Por ello, cuando nos acercamos a alguien creyendo saber, por más que esta creencia tenga una supuesta base de conocimiento, proximidad y afecto personales, cómo es, cómo va a reaccionar y qué cabe esperar del mismo, en multitud de ocasiones la sorpresa está garantizada, pues esa persona ante la nueva tesitura se nos aparecerá, no sólo como desconocida, sino como sustancialmente opuesta a la que «conocíamos». El «río de la vida», pese a la aparente uniformidad y similitud de los arrastres vitales, ha ido aportando tales elementos, infiriendo tales cambios y provocando tantos imponderables, que a la hora de enfrentarse al mismo para atravesarlo, para contemplarse o para «bañarse» en él, nos deparará la sorpresa de que lo que creíamos conocer no lo conocemos y de que lo que juzgábamos de una determinada manera resulta ser de otra por completo distinta. Intentar sumergirnos en las «aguas» de la ajena personalidad pretendiendo que nuestro baño, por razón de la permanencia del mismo sujeto en el que vamos a realizar la inmersión, va a ser igual que el anterior, es, no sólo una patente ingenuidad, sino también prueba palpable de que no hemos acertado a comprender que la naturaleza humana es un flujo permanente en continuo cambio que impide sujetarlo y fijarlo en una estampa o fotografía determinada. De la misma manera que cuando fotografiamos un río no sabemos realmente que río estamos fotografiando, así también cuando plasmamos la imagen fotográfica de un hombre tampoco discernimos qué hombre sea el mismo.

Y si tal ocurre con los otros, ¿qué ocurrirá con nosotros mismos, en apariencia, al menos, según nos dice san Agustín, el más cercano de todos nuestros congéneres? La propia mutabilidad, las etapas sucesivas de la vida, el correr de los acontecimientos, la acumulación de sucesos y la capacidad casi infinita del recuerdo, esa especie de película retrospectiva que rebobinamos constantemente, propician que el curso de nuestra vida se asemeje simbólicamente al discurrir de un río. Larga y corta a un tiempo, amada y denostada, plena de altibajos, edificante a veces y vituperable otras, realizada e insatisfecha, con una cierta pena al acabarse, pero a la par conscientes, como Cicerón, de que «bellísimo será el día en que parta para la tertulia divina y el concilio de las ánimas», la propia vida es una corriente líquida en la que, por mucho que nos esforcemos, no lograremos bañarnos dos veces en la misma.

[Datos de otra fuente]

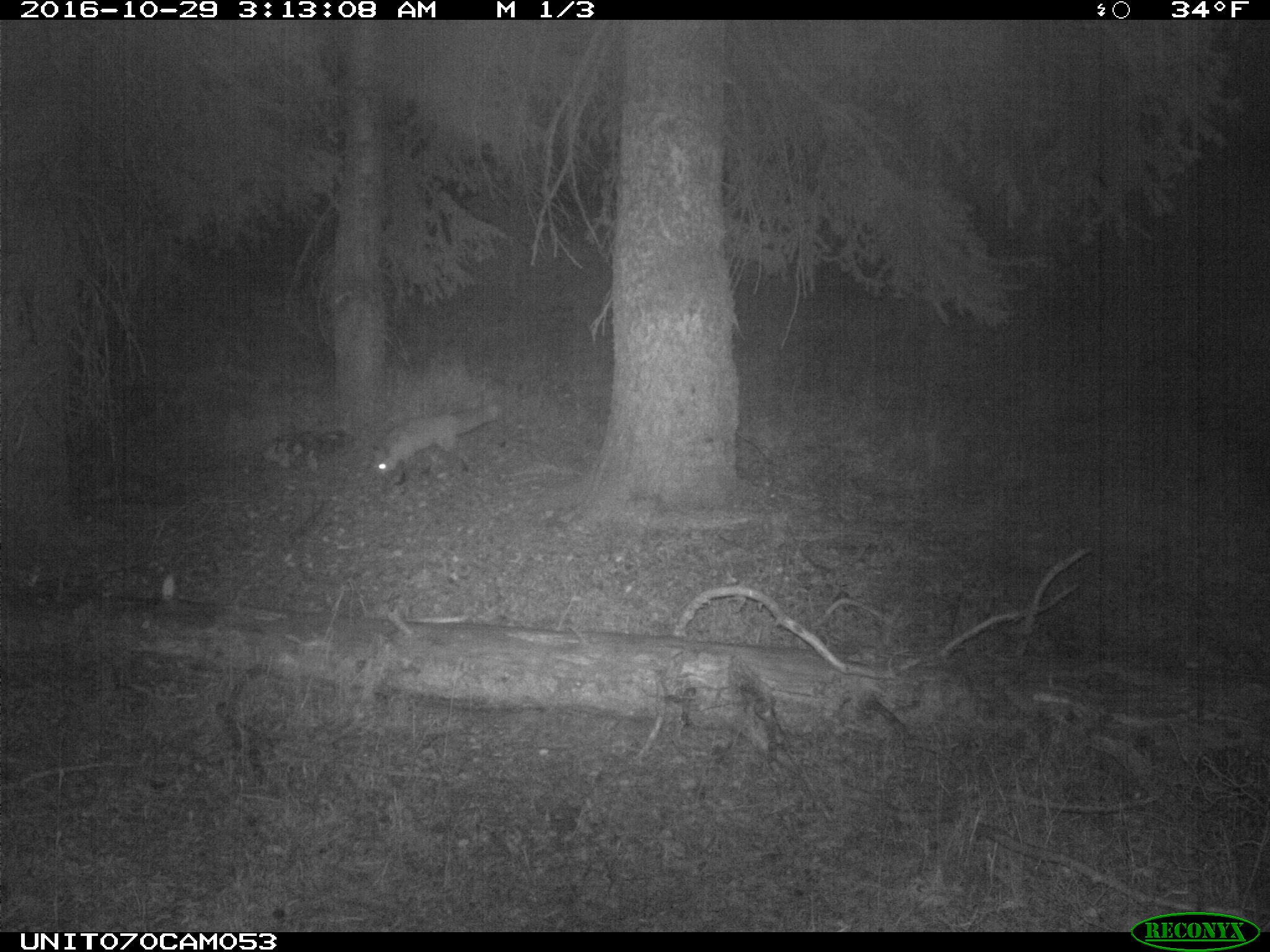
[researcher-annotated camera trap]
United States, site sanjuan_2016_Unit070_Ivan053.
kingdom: Animalia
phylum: Chordata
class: Mammalia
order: Carnivora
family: Canidae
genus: Vulpes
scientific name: Vulpes vulpes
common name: red fox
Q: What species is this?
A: Vulpes vulpes (red fox).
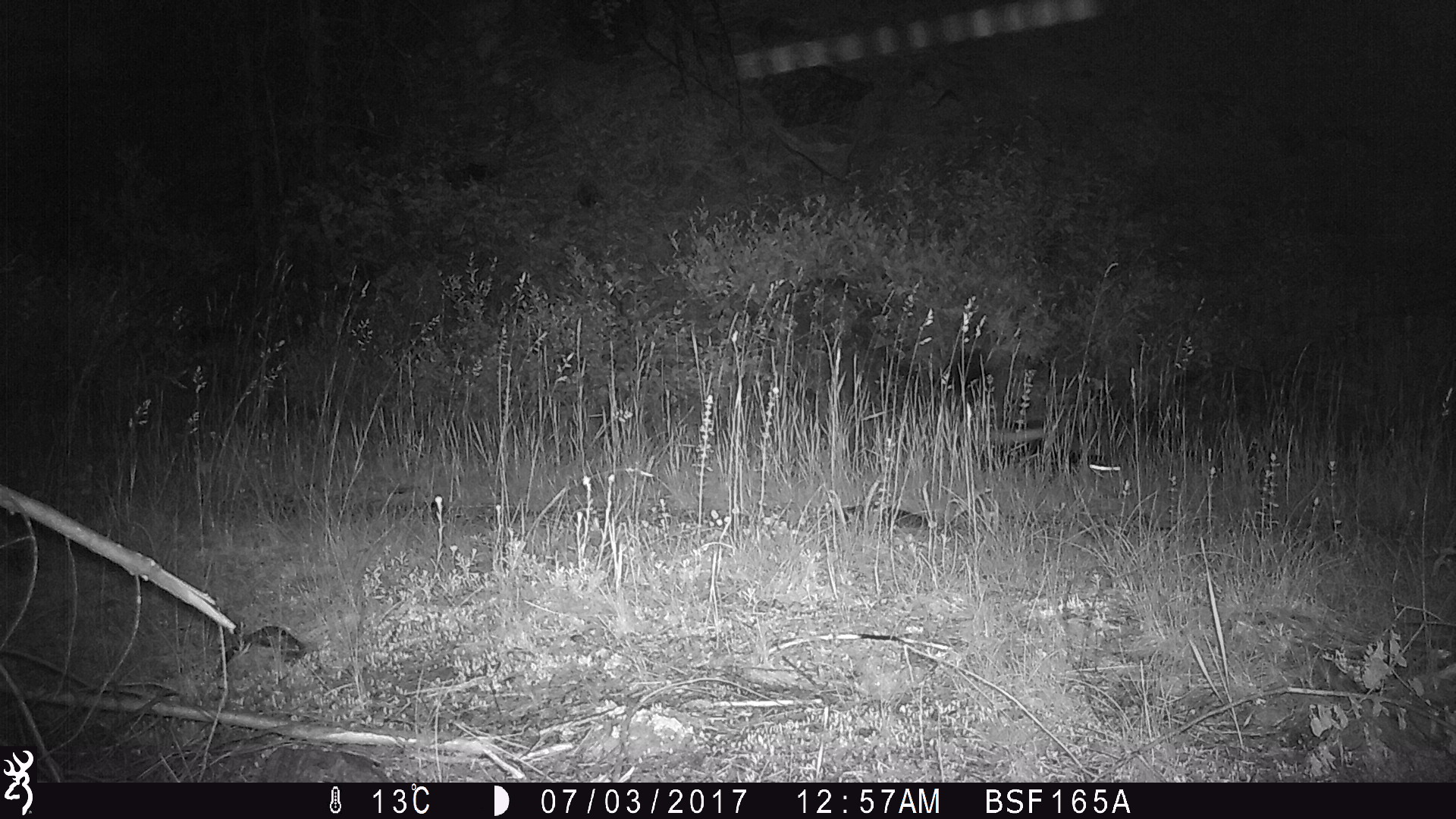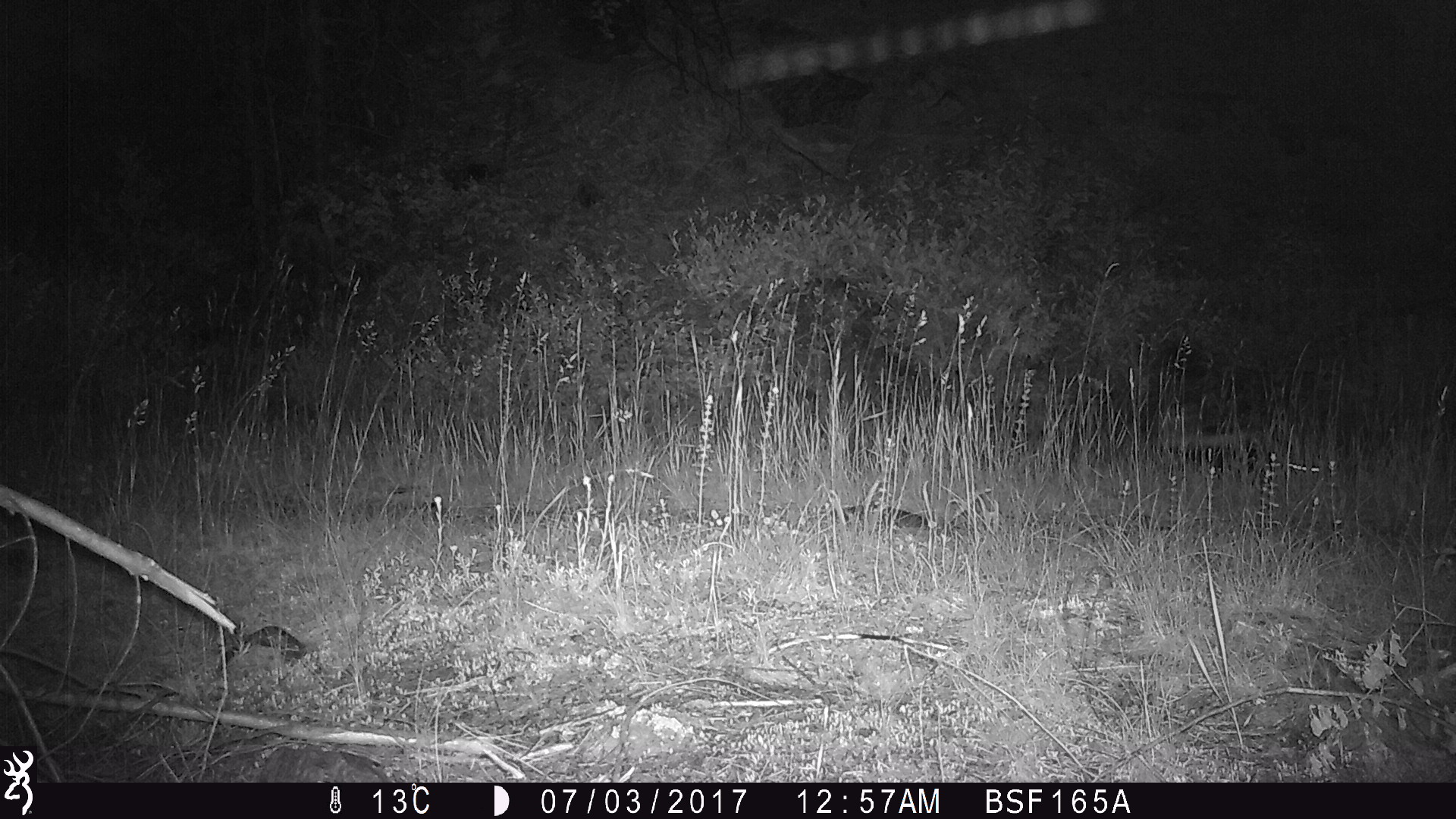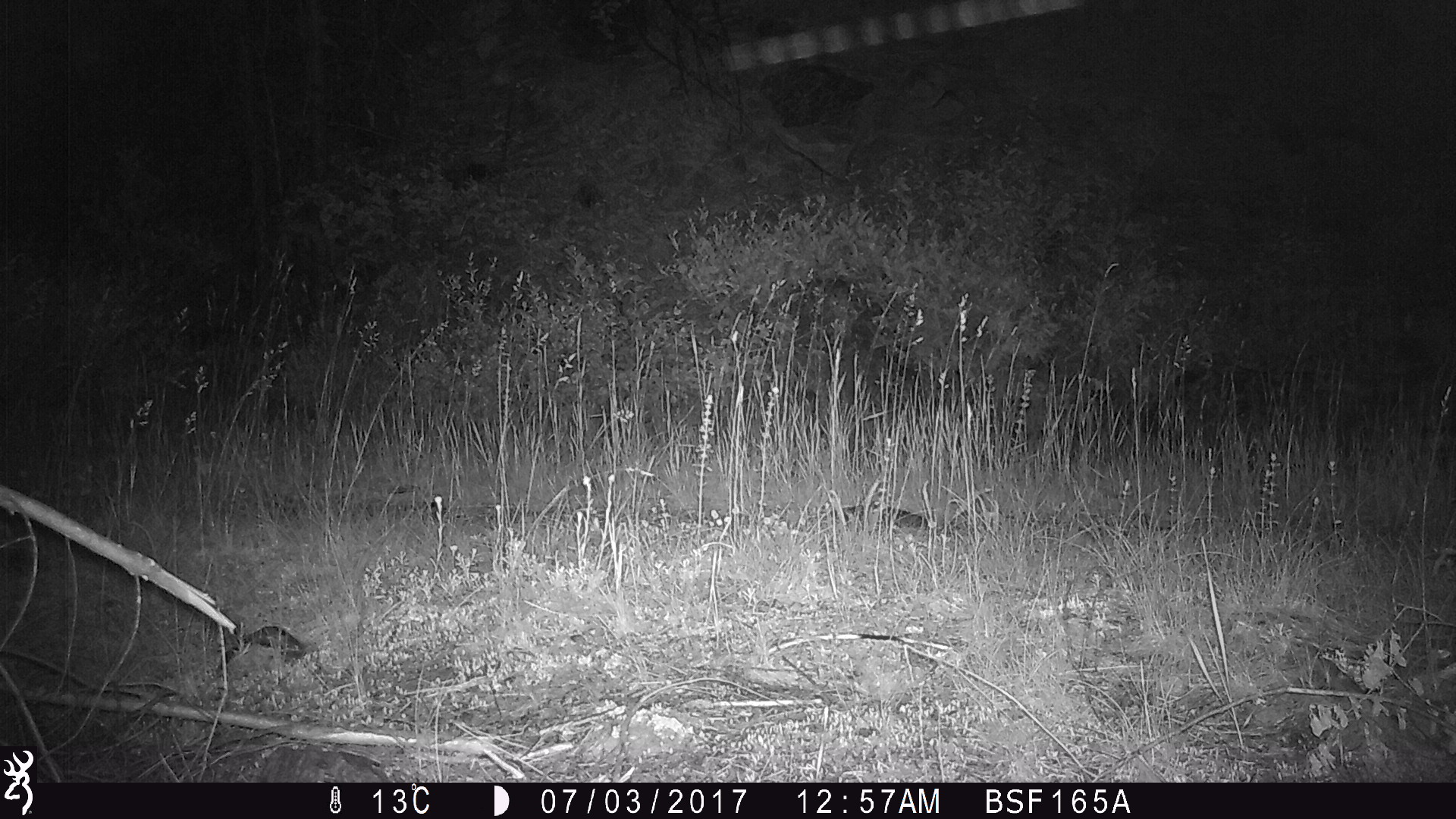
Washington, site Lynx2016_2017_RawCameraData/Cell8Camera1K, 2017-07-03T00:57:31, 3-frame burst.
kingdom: Animalia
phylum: Chordata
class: Mammalia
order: Carnivora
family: Mephitidae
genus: Mephitis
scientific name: Mephitis mephitis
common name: striped skunk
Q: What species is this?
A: Mephitis mephitis (striped skunk).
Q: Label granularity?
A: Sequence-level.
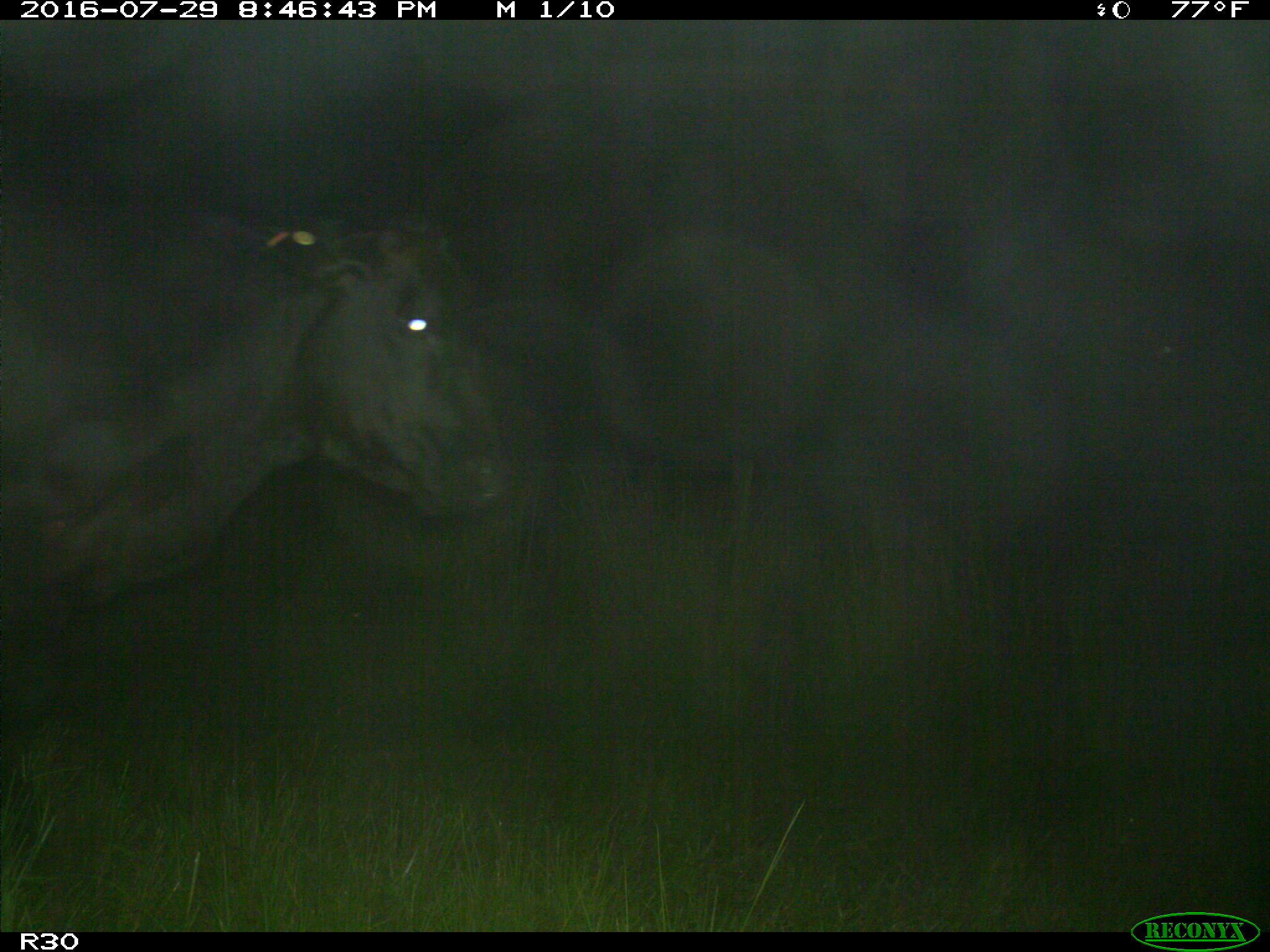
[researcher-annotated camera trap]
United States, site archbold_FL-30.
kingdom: Animalia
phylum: Chordata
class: Mammalia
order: Artiodactyla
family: Bovidae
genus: Bos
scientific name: Bos taurus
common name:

En nuestra vida particular todo parece dispuesto para que un día se parezca a otro como dos gotas de agua, todo discurre bajo un plan biológico-anímico que la naturaleza humana trastoca constantemente, y el curso de las cosas se halla dispuesto de tal manera que da la impresión de que, hagamos lo que hagamos, todo resulta mera repetición, la monotonía se acaba imponiendo y el vivir «a ras de tierra», como decía Homero, es la nota definitoria y predominante. En estas circunstancias, probablemente debería pensarse que, en cuanto el nuestro es un ejercicio vital repetitivo y anodino, entremos las veces que entremos en las aguas de nuestra vida siempre nos estaríamos bañando en las mismas aguas, y poco o nada ocurre capaz de propiciar la idea de que nuestro desenvolvimiento vital es otro río del que la cotidianidad de la existencia nos presenta.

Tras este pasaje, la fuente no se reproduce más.